I'm a huge fan of Telltale Games. I only fully delved into their works on the release of Strong Bad's Cool Game For Attractive People last summer, but I'd been aware of them for some time due to their Sam & Max games. Telltale started up when Lucasarts ditched the sequel to Sam & Max Hit The Road in mid-production, a decision that many of us fans were horrified by. But Telltale did something quite clever. They took Sam & Max to a new level, releasing the game in five monthly episodes to keep us all hungry and excited. I was a little late to that party, granted, but the wait between each episode of SBCG4AP was deliciously tortuous.
Lucasarts believed that point-and-click adventure gaming was dead, which is what brought this about. Telltale have proved them oh-so-wrong, with two seasons of Sam & Max now released, SBCG4AP and their current release, Wallace and Gromit. (Nice to see some British creations in their roster, I might add.) But there was one game that I, among legions more, was praying for.
Back when I was a kid, Lucasarts became a big name in our house through the Monkey Island series.
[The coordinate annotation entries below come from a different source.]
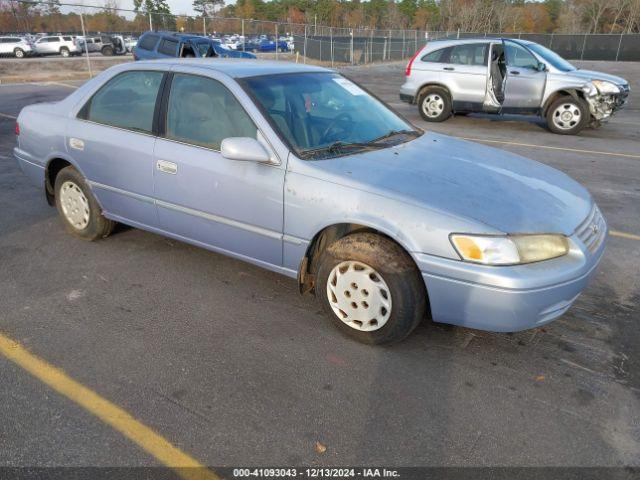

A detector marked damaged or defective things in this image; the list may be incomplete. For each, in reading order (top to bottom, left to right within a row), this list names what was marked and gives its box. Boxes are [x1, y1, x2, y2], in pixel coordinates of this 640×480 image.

damaged honda cr-v [400, 36, 632, 135]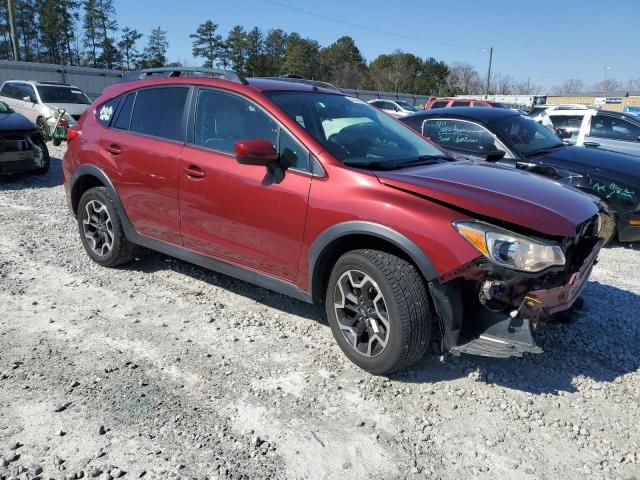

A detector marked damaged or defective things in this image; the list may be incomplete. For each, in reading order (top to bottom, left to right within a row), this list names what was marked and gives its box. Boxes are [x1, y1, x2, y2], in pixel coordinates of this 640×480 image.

damaged front bumper [432, 238, 604, 358]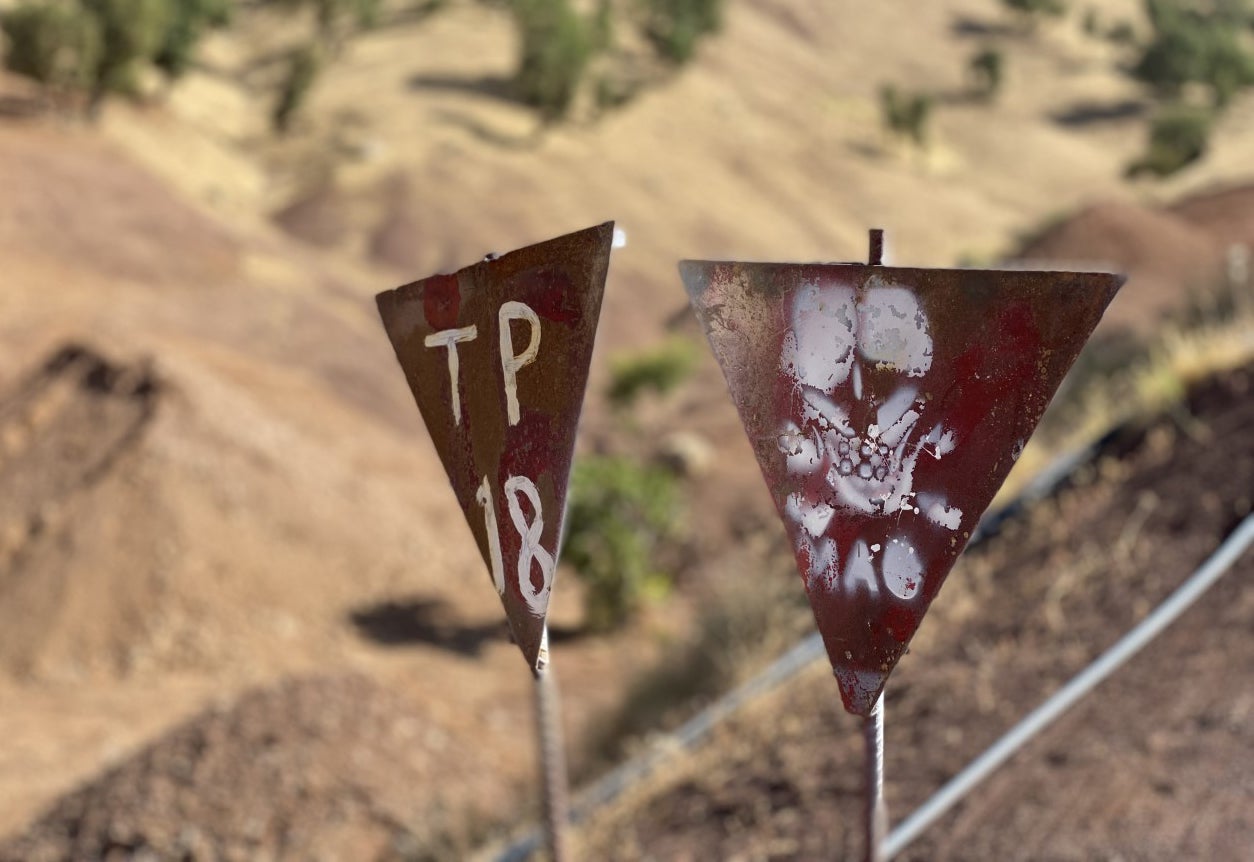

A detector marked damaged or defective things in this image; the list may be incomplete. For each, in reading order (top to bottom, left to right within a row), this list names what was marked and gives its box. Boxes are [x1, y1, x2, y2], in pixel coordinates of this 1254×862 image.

rusty metal triangle [378, 221, 612, 668]
rusty metal triangle [688, 262, 1128, 716]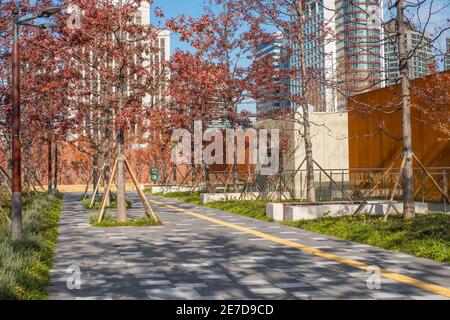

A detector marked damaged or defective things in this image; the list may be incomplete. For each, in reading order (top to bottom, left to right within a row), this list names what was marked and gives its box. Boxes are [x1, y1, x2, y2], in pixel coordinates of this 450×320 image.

rusted corten steel wall [350, 72, 448, 201]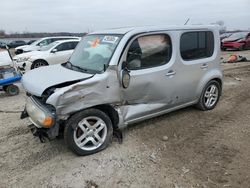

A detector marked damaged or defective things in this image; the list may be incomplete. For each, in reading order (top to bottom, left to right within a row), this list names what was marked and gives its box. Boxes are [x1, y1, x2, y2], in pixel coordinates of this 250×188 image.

crumpled hood [21, 64, 94, 97]
damaged front bumper [20, 97, 59, 141]
detached bumper piece [28, 123, 59, 142]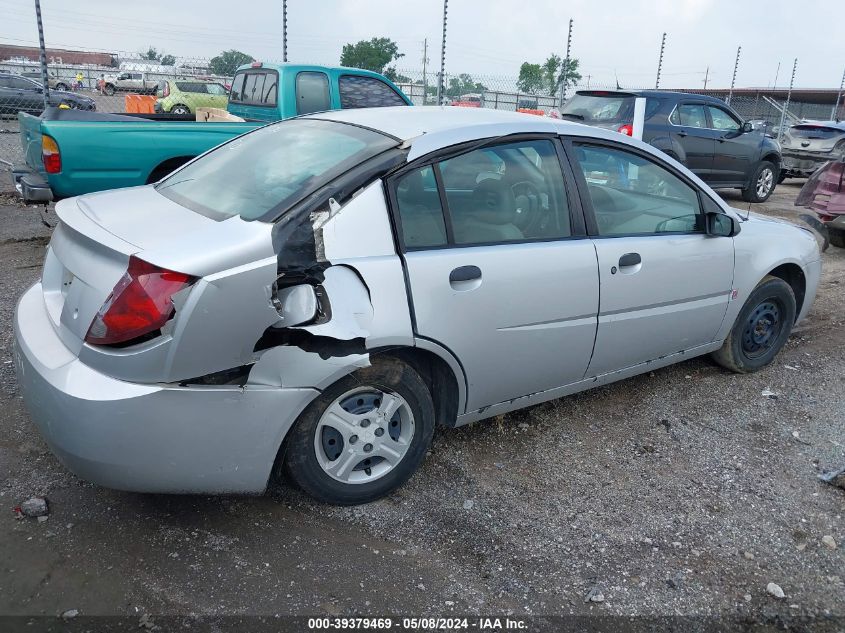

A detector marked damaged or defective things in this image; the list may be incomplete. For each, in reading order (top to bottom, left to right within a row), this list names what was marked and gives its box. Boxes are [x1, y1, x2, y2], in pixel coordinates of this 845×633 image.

shattered tail light [42, 133, 61, 173]
shattered tail light [86, 256, 197, 346]
damaged silver sedan [11, 107, 816, 504]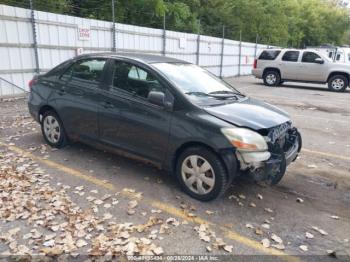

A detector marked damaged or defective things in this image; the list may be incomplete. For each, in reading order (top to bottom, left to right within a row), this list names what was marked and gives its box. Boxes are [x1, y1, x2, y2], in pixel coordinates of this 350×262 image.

damaged dark sedan [28, 52, 300, 201]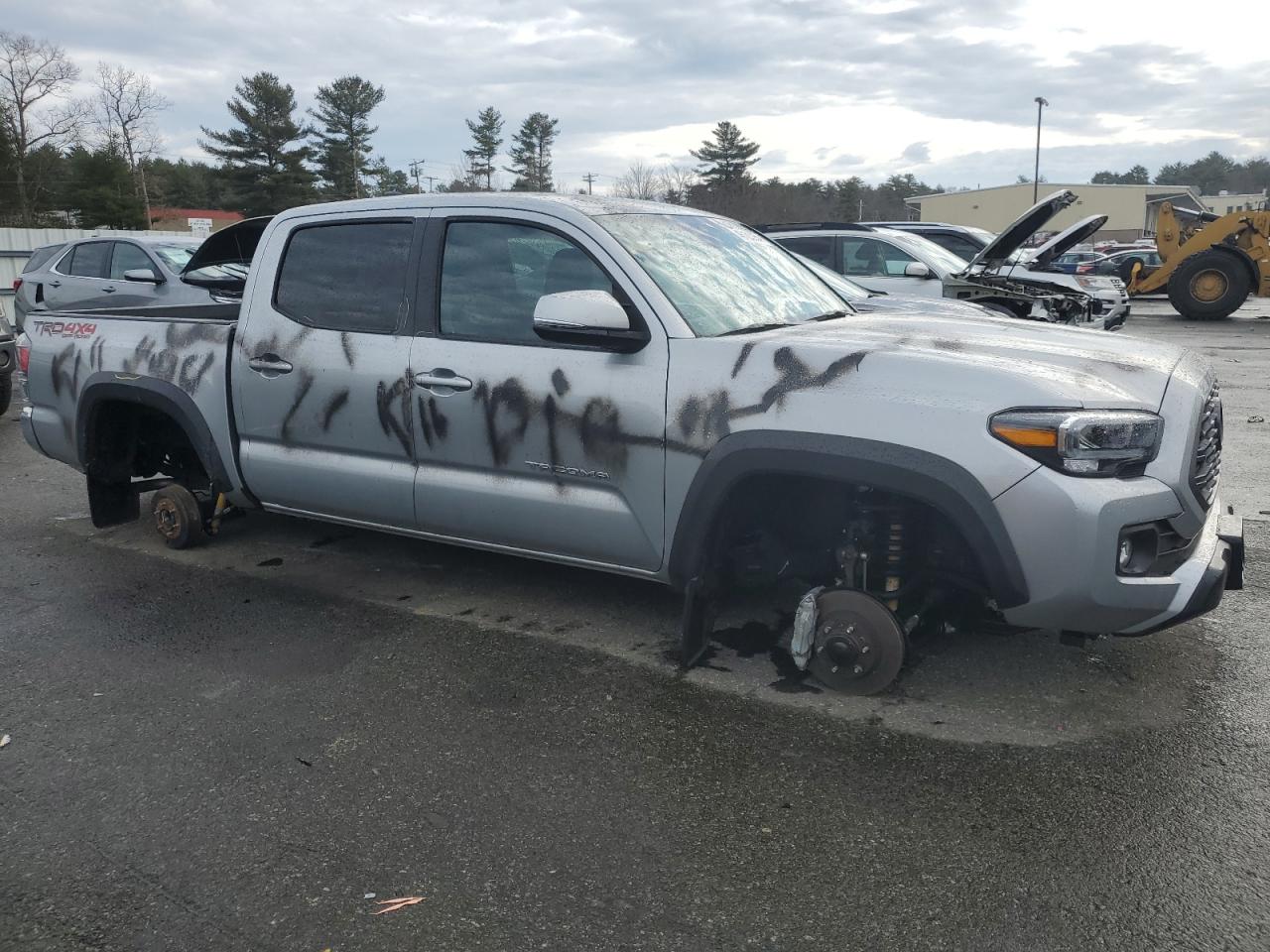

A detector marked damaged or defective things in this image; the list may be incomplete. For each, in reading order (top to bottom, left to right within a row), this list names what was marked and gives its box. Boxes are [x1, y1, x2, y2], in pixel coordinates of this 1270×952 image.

damaged car [20, 197, 1244, 695]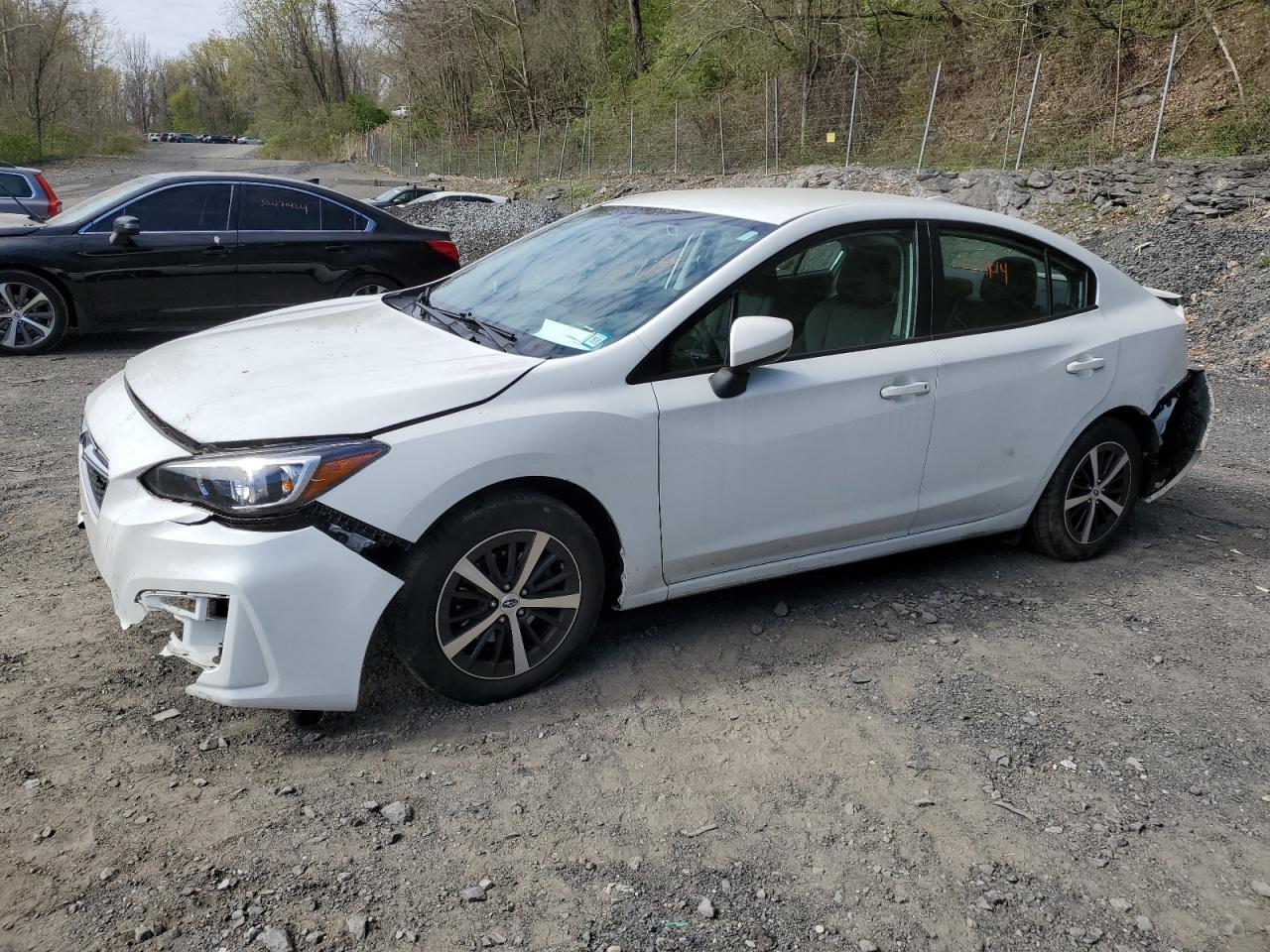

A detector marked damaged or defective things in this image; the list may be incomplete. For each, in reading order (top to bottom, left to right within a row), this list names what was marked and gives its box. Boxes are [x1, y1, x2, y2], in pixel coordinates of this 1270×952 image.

damaged front bumper [78, 375, 401, 710]
cracked headlight [140, 442, 387, 516]
bent hood [128, 296, 540, 444]
damaged front bumper [1143, 365, 1206, 502]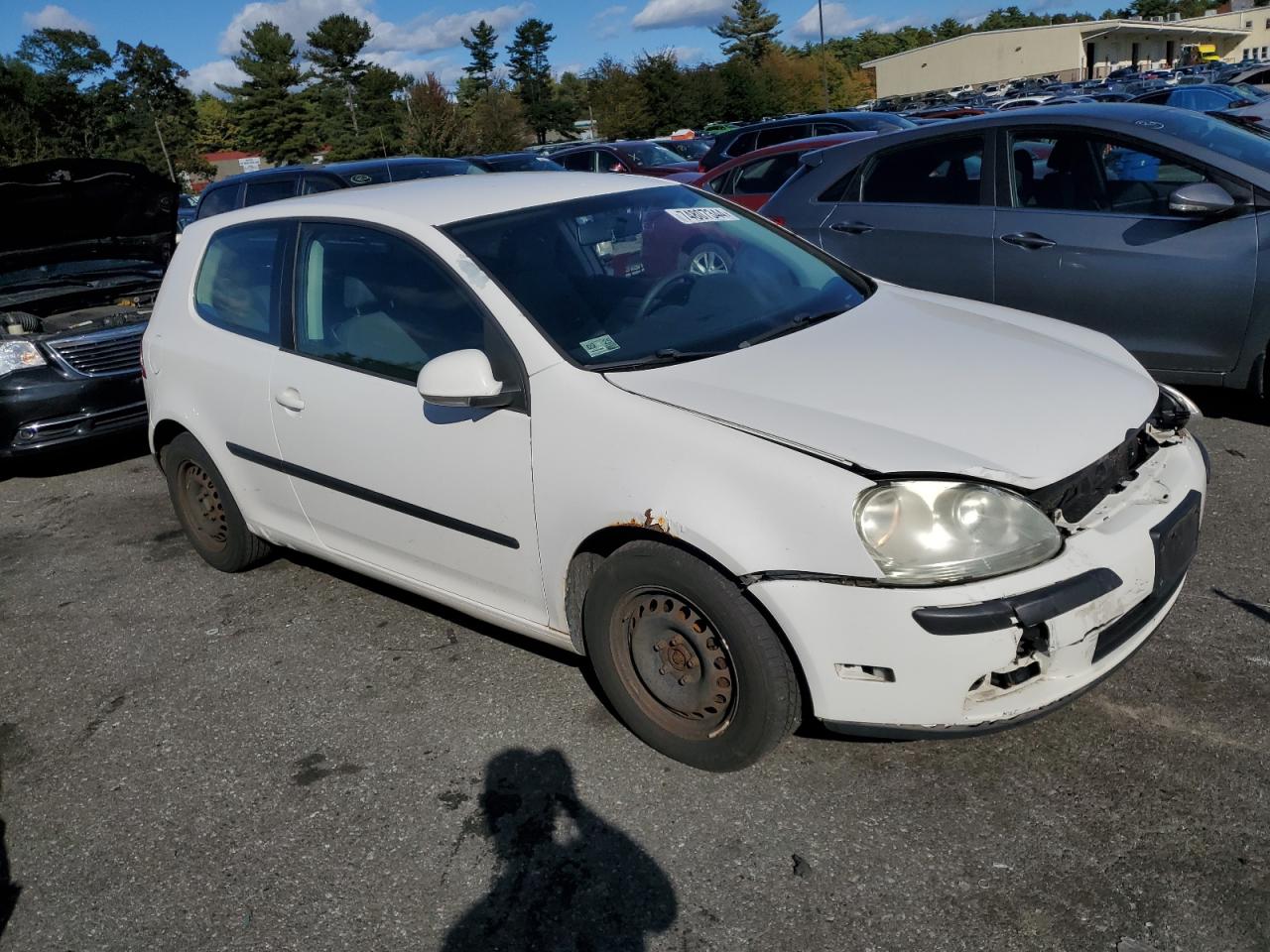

When we were still knee-high to our folks and messing about on our dad's Amiga 500, we borrowed all 11 (count them) floppy disks of MI2: LeChuck's Revenge from our cousins to play at home. I had to read the dialogue to Marv, but we played the crap out of it. It was funny, smart, amazingly rendered (for the early 90s), and it appealed as much to us littluns as it did our older cousins. Guybrush Threepwood, in all his pixelly glory, became as an important a name to us as Lion-O or Optimus Prime. When we got a bit older, Marv brought home the first four games in the series for PC, so we played the crap out of it all over again. There's nothing like revisiting childhood memories as good as those.
But when Lucasarts ditched Sam & Max, it seemed to us all that the in-game promises of a fifth MI game might never come true. It just seemed so wrong to let Guybrush and LeChuck's battle go unfinished; wronger still to let the travesty of Escape from Monkey Island be the end ("WHAT? No point-and-click?!") With Telltale making leaps and bounds in the gaming world, surely it would only be right for them to take up the challenge.
Well, on Monday, Telltale and Lucasarts revealed one of the best-kept secrets of the decade. From Telltale: 'Tales of Monkey Island', a brand-new five part adventure with Guybrush and the gang. From Lucasarts: 'The Secret of Monkey Island: Special Edition', a completely faithful reworking of the original game, now in 3D graphics and with full voice-acting.
What Pook heard from my room: "No way! NO FREAKIN' WAY!! AAAAGH!"
The conversation I had with Marv over the phone, upon my discovery:
me: "Marv! Something awesome has happened!"
Marv: "What?"
me: "You know Telltale? The Sam & Max games?"
Marv: "Yeah..."
me: "Guess what they've done, dude! Guess what's out next month!"
Marv: (silence as he realises) "No way..."
me: "Monkey Island! Guybrush is back, man!"
(mutual screaming)
So, just a teensy bit excited about this one. We've only been waiting, oh, nine years or so. July 7th seems like an eternity away right now, but 'pon Neptune's navel, 'tis sure to be worth the wait.